Village in Essex, England

High Easter is a village and a civil parish in the Uttlesford district of Essex, England.

The village is 7 mi northwest from the city of and county town of Chelmsford. The parish includes the hamlets of Bishop's Green and Stagden Cross. Parsonage Brook, at 450 yd north from the village flows northeast to southwest, meeting at the west of the parish the River Can, whose chief source is at the north, 2.5 mi from the village, near Bishop's Green. High Easter is part of 'The Easters', an area adjacent to The Rodings. At the 2021 census the parish had a population of 718.

==History==
The name 'High Easter' refers not to the Christian festival 'Easter', but to the 11th-century Estre (in the Domesday Book as Estra), from the Old English eowestre meaning a sheep fold, or 'a place at the sheep fold'. The 'High' part refers to the Old English heah (meaning geographically high), the place name being Heyestre in 1254. The sister village of Good Easter to the south, has the same origin. By 1200 that place was called Godithestre, the 'Good' part of today's place name derived from the Anglo-Saxon woman's name of Godgyth or Godgifu, who probably held possession of the place. High Easter developed as a linear settlement to the west of the parish church and was known as 'High Estra' before the Norman Conquest. The 'High' in the name is because of its elevated position, and also to distinguish the village from its neighbour, Good Easter. The village was also latterly known as 'High Easton'.

Before the Norman Conquest, High Easter belonged to Ely Abbey, but it passed to an Anglo-Saxon landowner known as Asgar the Staller until, like many of Asgar's lands, it was granted after the Conquest to the Norman Geoffrey de Mandeville. The manor house was today's Grade II* listed 'High Easterbury', dating to the 13th century, which is situated to the southwest of the parish church of St Mary.
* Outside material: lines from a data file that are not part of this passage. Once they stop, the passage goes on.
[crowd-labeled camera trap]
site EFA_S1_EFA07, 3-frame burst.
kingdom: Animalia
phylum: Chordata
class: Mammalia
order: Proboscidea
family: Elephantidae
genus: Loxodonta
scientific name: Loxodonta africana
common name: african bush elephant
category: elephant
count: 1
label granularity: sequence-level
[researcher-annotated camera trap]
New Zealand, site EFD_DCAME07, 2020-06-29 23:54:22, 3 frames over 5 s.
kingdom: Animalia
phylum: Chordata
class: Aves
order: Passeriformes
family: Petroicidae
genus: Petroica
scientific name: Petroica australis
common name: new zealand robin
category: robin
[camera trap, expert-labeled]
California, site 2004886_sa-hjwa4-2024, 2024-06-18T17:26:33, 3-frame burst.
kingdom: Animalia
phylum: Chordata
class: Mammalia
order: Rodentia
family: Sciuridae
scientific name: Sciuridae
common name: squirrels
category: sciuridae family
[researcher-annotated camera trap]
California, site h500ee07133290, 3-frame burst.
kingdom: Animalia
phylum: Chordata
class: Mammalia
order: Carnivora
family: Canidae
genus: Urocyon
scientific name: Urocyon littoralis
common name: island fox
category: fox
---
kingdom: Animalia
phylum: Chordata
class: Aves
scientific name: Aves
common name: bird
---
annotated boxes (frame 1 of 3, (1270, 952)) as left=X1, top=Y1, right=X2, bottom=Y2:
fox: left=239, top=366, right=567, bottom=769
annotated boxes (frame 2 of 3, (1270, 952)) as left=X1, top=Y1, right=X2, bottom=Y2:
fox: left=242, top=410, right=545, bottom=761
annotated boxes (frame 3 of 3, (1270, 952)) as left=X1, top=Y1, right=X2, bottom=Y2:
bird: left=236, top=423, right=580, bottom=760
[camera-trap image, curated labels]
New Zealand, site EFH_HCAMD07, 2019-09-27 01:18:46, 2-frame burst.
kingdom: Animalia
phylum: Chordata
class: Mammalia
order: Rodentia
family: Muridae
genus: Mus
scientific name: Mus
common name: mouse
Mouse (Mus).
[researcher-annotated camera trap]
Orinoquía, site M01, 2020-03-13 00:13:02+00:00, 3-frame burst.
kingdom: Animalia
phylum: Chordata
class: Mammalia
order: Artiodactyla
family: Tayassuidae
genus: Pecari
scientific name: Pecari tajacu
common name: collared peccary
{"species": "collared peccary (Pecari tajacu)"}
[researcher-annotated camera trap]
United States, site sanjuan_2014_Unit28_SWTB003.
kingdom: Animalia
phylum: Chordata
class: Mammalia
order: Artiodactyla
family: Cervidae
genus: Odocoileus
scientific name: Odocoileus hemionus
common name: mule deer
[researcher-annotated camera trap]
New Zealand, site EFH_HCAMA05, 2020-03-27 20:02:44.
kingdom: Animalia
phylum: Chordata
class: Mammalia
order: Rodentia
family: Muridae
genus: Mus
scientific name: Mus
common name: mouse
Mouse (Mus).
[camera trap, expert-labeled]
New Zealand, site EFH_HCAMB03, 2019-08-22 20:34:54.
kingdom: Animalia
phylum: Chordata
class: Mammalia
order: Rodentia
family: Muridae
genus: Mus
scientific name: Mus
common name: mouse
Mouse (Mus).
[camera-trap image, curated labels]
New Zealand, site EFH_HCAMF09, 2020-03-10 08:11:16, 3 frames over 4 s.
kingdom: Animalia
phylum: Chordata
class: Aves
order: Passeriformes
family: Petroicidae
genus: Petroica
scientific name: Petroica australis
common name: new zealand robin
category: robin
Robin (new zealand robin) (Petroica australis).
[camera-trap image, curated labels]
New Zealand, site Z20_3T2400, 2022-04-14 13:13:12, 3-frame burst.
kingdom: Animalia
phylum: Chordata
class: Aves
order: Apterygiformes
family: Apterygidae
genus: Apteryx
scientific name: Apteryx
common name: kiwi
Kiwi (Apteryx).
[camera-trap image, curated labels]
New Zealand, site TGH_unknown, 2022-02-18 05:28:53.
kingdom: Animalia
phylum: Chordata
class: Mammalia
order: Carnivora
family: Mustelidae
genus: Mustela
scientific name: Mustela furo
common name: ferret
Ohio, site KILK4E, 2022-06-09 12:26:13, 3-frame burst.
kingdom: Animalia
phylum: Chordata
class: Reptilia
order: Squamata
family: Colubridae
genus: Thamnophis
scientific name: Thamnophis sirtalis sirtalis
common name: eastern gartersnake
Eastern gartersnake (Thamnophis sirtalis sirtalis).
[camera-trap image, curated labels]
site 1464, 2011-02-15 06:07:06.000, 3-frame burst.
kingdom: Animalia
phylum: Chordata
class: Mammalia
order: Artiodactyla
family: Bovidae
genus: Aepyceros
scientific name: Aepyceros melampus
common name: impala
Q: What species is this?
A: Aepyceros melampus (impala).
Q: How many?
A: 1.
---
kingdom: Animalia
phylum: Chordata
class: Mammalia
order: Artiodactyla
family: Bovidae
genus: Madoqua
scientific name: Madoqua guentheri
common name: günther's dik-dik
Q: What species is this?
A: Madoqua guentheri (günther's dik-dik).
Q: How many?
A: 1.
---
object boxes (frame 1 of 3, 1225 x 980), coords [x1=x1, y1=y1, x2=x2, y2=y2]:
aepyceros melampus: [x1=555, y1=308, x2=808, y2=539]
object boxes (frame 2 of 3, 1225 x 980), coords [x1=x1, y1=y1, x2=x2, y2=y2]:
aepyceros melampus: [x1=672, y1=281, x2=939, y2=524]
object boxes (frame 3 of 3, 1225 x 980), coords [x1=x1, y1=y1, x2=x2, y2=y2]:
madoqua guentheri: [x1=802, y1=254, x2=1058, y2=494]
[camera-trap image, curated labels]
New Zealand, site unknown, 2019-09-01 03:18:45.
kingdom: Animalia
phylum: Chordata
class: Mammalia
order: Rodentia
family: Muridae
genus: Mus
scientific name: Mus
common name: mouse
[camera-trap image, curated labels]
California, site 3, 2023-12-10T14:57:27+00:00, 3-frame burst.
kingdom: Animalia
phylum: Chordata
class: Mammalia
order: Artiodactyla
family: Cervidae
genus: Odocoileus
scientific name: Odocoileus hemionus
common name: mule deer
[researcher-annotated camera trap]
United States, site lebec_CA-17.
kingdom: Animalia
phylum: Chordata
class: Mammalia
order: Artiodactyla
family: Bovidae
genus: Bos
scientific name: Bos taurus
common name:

This house and manor was formerly held by the Earls of Essex and the Fitz-Piers, Bohun and Stafford families.

According to Kelly's Directory, High Easter in 1895 was in the Dunmow Hundred, one of The Hundred Parishes, and the rural deanery of Roding. Parish land of 4826 acre was of clay soil and grew chiefly wheat, beans and barley, and supported a population of 690 in 1891. The lady of the manor was Queen Victoria, with major landowners being Lord Rayleigh, Sir Brydges Powell Henniker 4th Henniker baronet, and the trustees of the late Lord Dacre. The Church of St Mary had been "thoroughly restored in 1865 at a cost of £2,200". The church incumbency, vicarage, residence and glebe (land used for the support of a parish priest), was in the gift of the Bishop of London. High Easter's vicar since 1849 was the Rev. Edward Francis Gepp M.A. of Wadham College, Oxford, who was also rural dean of Roding and a JP for Essex. Attached to St Mary's was a National School for 201 mixed children with an average attendance of 60.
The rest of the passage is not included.